--- Start of Data excerpts ---
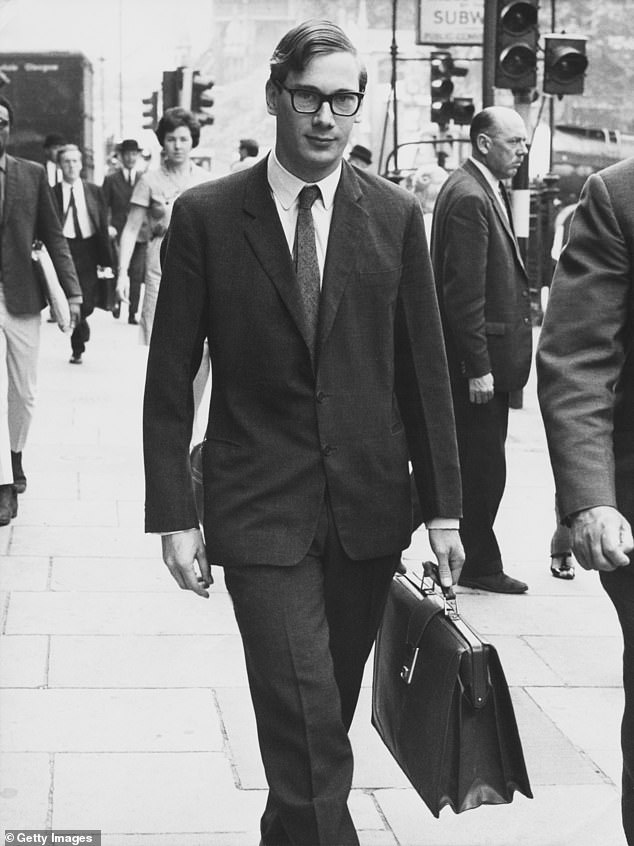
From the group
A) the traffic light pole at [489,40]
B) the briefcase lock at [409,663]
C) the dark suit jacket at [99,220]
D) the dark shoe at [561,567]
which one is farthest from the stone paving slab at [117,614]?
the dark suit jacket at [99,220]

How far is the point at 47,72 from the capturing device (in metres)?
24.4

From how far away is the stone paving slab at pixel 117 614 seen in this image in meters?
5.86

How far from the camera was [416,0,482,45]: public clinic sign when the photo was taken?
2069 cm

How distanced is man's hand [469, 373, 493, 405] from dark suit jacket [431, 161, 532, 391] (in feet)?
0.09

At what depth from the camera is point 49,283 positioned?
7.70m

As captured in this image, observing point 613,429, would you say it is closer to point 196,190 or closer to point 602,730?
point 196,190

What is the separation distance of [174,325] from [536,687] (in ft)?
8.03

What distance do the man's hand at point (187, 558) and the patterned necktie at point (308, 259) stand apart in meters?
0.49

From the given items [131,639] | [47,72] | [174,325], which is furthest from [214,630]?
[47,72]

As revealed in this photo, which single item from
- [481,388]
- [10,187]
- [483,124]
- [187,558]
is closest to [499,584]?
[481,388]

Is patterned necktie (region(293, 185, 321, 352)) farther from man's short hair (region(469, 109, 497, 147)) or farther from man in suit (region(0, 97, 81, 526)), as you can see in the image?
man in suit (region(0, 97, 81, 526))

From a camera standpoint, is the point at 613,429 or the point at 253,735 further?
the point at 253,735

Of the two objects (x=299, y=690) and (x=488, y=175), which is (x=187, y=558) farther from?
(x=488, y=175)

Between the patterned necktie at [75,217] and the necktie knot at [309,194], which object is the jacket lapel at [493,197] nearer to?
the necktie knot at [309,194]
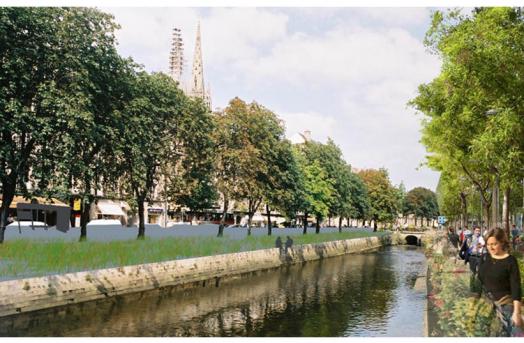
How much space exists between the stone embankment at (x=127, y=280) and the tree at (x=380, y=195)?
232 ft

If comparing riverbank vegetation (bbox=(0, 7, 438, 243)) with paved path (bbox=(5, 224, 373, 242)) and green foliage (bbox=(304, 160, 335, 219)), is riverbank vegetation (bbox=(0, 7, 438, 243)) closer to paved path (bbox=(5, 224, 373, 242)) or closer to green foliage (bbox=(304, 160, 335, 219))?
Result: paved path (bbox=(5, 224, 373, 242))

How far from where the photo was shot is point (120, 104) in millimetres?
34375

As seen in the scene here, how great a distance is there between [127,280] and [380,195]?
96.1 meters

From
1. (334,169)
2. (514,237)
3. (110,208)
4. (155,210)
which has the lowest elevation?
(514,237)

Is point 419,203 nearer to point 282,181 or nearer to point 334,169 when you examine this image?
point 334,169

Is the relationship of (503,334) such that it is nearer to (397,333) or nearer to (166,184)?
(397,333)

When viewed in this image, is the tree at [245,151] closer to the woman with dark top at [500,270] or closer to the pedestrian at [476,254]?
the pedestrian at [476,254]

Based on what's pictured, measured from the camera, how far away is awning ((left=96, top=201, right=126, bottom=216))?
84375 mm

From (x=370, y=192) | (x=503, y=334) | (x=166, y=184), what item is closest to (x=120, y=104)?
(x=166, y=184)

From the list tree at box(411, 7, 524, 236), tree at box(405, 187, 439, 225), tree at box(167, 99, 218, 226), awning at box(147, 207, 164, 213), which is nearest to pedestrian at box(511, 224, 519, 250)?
tree at box(411, 7, 524, 236)

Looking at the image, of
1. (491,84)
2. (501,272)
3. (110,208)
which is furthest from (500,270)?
(110,208)

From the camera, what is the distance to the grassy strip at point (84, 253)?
2627 cm

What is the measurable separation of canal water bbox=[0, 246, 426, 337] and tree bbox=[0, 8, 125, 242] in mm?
7427

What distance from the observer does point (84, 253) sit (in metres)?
30.8
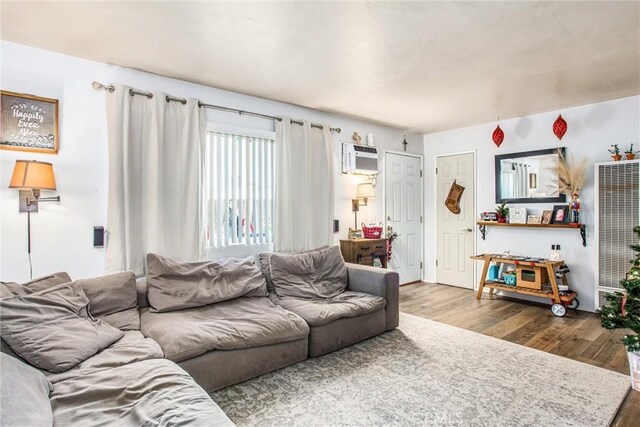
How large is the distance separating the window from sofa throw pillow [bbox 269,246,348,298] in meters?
0.44

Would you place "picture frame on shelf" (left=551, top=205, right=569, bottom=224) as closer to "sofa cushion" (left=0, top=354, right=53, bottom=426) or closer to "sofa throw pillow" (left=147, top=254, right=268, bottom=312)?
"sofa throw pillow" (left=147, top=254, right=268, bottom=312)

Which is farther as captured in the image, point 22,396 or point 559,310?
point 559,310

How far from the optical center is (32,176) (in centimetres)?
241

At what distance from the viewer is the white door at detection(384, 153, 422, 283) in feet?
17.2

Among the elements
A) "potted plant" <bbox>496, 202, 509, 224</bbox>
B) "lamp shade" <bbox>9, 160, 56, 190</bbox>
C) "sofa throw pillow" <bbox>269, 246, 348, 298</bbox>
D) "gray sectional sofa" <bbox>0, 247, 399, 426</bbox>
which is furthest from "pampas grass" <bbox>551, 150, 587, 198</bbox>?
"lamp shade" <bbox>9, 160, 56, 190</bbox>

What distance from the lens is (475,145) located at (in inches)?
202

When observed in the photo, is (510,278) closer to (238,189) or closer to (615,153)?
(615,153)

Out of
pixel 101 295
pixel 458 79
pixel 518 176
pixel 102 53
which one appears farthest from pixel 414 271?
pixel 102 53

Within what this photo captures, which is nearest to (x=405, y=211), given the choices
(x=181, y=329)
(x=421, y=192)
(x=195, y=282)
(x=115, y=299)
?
(x=421, y=192)

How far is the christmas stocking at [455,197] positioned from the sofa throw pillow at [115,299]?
4459 mm

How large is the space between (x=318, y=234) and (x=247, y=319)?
1799 millimetres

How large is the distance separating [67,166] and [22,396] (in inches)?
77.1

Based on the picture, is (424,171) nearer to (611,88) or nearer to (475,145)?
(475,145)

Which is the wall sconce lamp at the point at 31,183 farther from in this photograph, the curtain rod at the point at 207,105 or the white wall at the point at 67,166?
the curtain rod at the point at 207,105
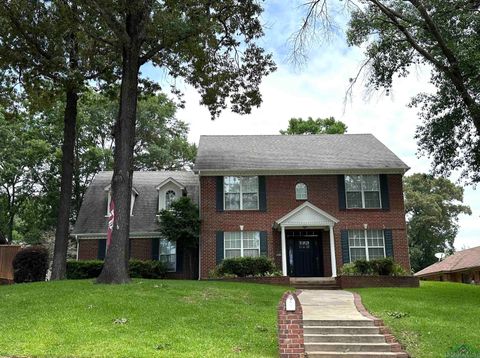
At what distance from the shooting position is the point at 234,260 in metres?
20.3

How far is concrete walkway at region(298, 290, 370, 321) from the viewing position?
462 inches

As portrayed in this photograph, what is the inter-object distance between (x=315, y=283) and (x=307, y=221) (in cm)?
267

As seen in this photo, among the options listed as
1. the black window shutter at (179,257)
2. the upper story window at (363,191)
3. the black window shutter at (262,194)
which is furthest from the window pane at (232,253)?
the upper story window at (363,191)

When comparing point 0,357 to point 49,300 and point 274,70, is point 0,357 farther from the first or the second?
point 274,70

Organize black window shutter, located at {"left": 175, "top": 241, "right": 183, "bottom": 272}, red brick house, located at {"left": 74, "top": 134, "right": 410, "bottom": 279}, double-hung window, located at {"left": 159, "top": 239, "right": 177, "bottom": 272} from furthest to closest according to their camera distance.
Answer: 1. double-hung window, located at {"left": 159, "top": 239, "right": 177, "bottom": 272}
2. black window shutter, located at {"left": 175, "top": 241, "right": 183, "bottom": 272}
3. red brick house, located at {"left": 74, "top": 134, "right": 410, "bottom": 279}

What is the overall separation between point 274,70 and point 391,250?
Answer: 31.0 feet

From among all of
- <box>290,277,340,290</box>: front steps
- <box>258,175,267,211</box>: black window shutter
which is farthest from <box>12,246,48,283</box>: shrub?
<box>290,277,340,290</box>: front steps

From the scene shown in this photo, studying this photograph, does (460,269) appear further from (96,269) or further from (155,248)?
(96,269)

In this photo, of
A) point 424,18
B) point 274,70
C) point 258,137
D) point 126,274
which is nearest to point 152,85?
point 274,70

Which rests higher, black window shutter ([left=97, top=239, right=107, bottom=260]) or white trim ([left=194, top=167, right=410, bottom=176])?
white trim ([left=194, top=167, right=410, bottom=176])

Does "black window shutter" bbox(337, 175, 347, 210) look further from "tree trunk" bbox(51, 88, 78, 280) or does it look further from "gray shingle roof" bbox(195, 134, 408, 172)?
"tree trunk" bbox(51, 88, 78, 280)

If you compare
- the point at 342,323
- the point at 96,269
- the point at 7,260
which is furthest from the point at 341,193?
the point at 7,260

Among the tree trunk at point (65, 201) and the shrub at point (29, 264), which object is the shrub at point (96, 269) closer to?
the shrub at point (29, 264)

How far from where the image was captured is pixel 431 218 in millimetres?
46125
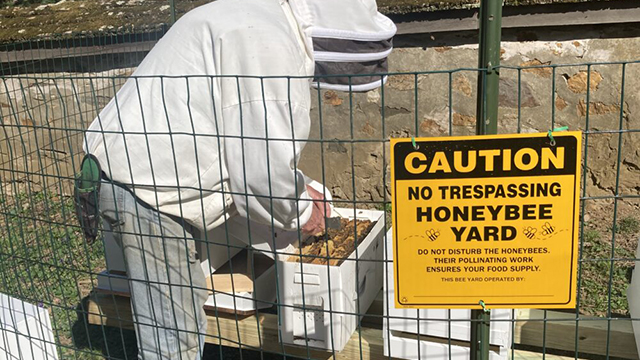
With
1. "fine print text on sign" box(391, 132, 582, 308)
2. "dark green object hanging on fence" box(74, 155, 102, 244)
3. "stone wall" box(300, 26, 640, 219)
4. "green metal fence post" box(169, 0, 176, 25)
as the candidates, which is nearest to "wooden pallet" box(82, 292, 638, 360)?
"dark green object hanging on fence" box(74, 155, 102, 244)

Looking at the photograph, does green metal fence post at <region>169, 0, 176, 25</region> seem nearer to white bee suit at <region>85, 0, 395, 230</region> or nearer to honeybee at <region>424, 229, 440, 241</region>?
white bee suit at <region>85, 0, 395, 230</region>

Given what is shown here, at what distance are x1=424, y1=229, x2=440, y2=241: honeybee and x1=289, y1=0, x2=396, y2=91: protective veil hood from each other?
0.65 meters

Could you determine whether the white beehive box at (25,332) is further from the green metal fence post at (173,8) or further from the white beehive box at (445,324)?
the green metal fence post at (173,8)

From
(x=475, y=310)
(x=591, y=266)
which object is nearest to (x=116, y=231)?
(x=475, y=310)

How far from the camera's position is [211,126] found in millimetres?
2275

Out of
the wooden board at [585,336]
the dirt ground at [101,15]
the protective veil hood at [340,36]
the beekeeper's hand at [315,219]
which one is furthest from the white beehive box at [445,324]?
the dirt ground at [101,15]

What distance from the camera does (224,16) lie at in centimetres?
222

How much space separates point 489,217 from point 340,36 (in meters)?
0.85

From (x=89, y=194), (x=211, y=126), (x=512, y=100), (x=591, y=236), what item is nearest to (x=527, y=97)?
(x=512, y=100)

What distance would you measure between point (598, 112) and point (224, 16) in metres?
2.97

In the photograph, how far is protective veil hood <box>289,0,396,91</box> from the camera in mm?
2238

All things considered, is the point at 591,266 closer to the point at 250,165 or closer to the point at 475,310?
the point at 475,310

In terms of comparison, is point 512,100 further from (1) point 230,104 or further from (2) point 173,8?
(1) point 230,104

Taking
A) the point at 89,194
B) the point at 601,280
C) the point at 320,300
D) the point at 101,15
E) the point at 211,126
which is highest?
the point at 101,15
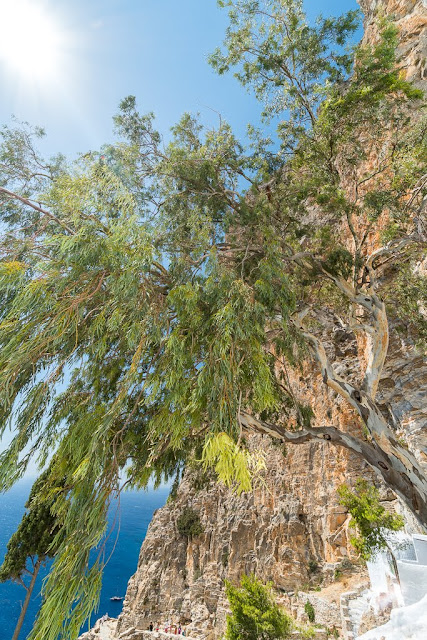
--- End of Data excerpts ---
# [Exercise instructions]
Please arrange the records above, from the line containing "All things considered, is" through the end of the records, as a Markdown table with the columns Row and Entry, numbering each line and leaving out blank lines and pictures.

# [Answer to the problem]
| Row | Entry |
|---|---|
| 1 | All things considered, is the point at 591,266 closer to the point at 250,165 or closer to the point at 475,310? |
| 2 | the point at 475,310 |
| 3 | In terms of comparison, is point 512,100 further from (1) point 230,104 or further from (2) point 173,8? |
| 4 | (1) point 230,104 |
| 5 | Taking |
| 6 | A) the point at 89,194 |
| 7 | B) the point at 601,280 |
| 8 | C) the point at 320,300 |
| 9 | D) the point at 101,15 |
| 10 | E) the point at 211,126 |
| 11 | which is highest? |
| 12 | the point at 101,15 |